Figure 3: Therapeutic Targeting of the UPR in Leukemia.

Given the dual ability of the UPR to either promote cell survival or induce death, two differing strategies could be used to target the ER stress response in leukemia. The first (left) includes inhibiting the UPR cytoprotective arms associated with the IRE1/XBP1or PERK axes. The goal of the second approach (right) would be to exacerbate ER stress to promote pro-apoptotic signaling. The rationale is that cancer cells display higher basal ER stress than do normal cells and will thus display increased susceptibility to ER stress-inducing drugs. Among these types of drugs tested preclinically against leukemia are chaperone inhibitors, as indicated, which prevent sequestration of un-/mis-folded proteins in the ER, thereby increasing ER stress. Moreover, ERAD inhibitors, which prevent retro-translocation of un-/misfolded proteins from the ER to the cytosol for proteasomal degradation, may interfere with the ER’s ability to resolve stress.
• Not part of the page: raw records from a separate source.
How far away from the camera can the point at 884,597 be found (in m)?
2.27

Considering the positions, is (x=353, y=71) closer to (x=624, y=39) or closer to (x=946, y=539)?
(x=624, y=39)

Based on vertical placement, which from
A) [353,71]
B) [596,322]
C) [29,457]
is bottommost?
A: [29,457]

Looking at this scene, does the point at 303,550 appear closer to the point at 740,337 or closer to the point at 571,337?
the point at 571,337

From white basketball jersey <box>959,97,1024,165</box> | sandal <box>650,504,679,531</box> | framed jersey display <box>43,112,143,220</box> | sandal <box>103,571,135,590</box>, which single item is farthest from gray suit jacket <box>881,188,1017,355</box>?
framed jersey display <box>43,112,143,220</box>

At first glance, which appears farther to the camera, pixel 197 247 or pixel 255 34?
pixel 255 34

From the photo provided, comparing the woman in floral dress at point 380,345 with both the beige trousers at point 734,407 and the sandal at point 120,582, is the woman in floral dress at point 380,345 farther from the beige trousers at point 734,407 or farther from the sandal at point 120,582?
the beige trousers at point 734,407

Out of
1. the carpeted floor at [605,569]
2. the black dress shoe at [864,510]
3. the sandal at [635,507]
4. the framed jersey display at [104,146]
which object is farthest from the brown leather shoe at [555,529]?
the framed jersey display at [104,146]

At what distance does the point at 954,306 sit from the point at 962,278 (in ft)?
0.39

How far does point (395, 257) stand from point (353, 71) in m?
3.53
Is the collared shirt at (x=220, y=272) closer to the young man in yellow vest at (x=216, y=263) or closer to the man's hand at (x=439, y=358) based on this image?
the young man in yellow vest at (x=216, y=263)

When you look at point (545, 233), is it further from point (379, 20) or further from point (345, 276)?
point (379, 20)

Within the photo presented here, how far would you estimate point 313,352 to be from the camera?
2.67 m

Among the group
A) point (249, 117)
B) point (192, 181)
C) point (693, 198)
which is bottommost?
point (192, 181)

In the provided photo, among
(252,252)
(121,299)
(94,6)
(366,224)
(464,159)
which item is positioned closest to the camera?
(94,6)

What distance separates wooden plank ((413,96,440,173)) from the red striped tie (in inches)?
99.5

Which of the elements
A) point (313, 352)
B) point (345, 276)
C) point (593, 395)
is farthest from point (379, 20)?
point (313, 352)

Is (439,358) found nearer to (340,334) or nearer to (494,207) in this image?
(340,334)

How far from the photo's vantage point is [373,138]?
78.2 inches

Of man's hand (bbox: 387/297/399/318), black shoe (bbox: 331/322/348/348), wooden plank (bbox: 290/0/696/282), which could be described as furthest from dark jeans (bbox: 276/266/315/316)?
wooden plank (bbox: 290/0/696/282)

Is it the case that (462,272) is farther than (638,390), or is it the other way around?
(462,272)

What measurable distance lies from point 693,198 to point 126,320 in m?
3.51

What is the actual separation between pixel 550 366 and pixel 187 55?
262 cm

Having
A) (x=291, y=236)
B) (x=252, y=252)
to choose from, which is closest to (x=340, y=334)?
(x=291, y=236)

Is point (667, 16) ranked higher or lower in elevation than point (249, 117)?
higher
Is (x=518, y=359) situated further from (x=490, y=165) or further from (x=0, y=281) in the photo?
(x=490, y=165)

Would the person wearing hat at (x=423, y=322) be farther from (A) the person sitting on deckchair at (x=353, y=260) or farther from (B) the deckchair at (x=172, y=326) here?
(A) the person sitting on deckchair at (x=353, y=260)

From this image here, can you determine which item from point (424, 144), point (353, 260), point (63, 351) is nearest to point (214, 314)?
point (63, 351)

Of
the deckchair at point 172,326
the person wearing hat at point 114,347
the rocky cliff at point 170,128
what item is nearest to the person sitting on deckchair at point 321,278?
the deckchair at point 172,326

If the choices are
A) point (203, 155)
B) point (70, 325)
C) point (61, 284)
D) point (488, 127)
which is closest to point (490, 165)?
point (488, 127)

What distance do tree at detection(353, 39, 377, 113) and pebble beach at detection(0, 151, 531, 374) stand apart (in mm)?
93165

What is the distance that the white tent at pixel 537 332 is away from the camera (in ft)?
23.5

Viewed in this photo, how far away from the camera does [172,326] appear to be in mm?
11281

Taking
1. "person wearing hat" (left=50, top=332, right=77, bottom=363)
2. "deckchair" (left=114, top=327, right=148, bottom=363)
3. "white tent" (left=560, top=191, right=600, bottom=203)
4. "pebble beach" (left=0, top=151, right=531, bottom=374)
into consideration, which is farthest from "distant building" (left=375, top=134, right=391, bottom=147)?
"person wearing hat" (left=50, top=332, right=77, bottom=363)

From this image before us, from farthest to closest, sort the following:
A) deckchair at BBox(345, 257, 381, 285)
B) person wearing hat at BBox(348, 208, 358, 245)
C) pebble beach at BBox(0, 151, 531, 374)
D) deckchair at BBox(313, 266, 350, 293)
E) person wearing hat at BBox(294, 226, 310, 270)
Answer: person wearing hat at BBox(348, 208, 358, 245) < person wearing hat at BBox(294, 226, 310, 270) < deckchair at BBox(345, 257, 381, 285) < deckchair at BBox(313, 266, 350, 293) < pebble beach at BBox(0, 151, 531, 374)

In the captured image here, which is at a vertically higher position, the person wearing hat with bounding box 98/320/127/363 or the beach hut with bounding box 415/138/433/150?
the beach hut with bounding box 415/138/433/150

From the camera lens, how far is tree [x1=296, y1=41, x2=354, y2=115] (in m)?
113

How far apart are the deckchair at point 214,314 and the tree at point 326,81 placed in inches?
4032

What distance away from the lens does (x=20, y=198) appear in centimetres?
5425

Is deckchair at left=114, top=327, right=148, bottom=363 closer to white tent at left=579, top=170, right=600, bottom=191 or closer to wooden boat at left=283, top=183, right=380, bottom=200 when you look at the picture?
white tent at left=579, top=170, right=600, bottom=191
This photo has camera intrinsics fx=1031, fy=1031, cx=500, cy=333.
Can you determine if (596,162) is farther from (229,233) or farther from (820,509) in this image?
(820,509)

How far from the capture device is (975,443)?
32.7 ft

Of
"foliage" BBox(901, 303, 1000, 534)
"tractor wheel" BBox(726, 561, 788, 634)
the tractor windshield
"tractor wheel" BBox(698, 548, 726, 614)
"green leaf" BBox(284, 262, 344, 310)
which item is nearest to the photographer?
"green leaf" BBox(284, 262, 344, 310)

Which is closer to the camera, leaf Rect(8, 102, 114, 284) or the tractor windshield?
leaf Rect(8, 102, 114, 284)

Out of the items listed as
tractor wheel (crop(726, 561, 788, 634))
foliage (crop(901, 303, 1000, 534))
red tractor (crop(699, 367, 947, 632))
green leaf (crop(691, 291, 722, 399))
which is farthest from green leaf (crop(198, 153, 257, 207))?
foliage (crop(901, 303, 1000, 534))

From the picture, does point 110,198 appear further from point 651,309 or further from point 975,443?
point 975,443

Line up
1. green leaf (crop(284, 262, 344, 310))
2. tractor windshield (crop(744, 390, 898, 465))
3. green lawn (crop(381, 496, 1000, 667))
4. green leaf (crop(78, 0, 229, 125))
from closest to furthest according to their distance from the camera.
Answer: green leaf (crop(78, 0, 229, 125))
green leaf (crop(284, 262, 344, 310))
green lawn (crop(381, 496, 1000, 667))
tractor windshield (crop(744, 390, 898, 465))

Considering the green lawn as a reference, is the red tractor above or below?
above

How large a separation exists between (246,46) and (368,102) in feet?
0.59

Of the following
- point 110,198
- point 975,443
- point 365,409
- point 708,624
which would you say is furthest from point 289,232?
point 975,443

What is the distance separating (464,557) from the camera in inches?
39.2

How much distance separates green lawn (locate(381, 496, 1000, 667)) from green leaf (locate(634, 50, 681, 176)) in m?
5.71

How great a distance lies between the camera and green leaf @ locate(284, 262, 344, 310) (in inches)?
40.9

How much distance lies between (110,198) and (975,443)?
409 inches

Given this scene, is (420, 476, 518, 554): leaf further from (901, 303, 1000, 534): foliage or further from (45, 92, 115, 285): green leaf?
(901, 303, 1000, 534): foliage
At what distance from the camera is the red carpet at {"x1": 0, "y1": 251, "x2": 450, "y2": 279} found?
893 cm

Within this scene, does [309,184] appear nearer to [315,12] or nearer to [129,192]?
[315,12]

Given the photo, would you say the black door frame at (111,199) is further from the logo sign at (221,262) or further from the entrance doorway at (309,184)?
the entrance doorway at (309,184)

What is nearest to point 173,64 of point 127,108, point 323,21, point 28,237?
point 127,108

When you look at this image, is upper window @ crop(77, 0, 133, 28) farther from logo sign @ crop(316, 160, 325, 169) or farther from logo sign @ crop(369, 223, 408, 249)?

Finally, treatment with drugs which prevents protein glycosylation and thus protein export from the ER (right), promotes protein retention in the ER, thereby inducing stress. FLT3-ITD positive AML may be especially vulnerable to such treatment, as in addition to inducing ER stress, these drugs prevent FLT3-ITD glycosylation and export from the ER, thereby decreasing FLT3-ITD oncogenic signaling [81]. Candidate UPR inhibitors are listed in Table 1.